Exercise aim: Reproduce each line of the entries that carries "species".

Given entries:
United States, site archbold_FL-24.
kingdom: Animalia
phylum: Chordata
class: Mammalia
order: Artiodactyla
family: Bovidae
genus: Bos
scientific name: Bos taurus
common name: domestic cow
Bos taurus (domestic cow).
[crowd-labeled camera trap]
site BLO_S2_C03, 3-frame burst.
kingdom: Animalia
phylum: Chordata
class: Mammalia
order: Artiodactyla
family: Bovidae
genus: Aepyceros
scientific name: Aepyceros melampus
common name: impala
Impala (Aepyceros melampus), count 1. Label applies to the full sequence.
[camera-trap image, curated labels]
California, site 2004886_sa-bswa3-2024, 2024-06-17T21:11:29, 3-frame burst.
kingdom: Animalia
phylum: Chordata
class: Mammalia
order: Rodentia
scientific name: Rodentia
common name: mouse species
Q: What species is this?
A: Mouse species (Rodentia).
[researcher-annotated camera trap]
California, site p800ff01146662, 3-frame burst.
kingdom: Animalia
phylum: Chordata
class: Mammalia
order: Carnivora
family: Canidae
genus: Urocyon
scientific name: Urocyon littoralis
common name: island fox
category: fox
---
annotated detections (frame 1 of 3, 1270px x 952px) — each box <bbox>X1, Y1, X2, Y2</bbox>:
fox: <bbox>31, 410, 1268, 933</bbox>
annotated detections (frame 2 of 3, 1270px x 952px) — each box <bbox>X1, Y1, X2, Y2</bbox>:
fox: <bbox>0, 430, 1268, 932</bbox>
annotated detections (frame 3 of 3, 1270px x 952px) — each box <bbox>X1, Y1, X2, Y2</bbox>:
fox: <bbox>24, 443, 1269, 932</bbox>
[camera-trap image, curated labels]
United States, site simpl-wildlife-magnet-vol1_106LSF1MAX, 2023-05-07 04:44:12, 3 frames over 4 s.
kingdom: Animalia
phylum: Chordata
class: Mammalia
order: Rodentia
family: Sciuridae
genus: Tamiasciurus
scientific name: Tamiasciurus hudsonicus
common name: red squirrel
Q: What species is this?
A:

Expected answer:
common name: mouse species
Q: What species is this?
A: Mouse species (Rodentia).
Q: What species is this?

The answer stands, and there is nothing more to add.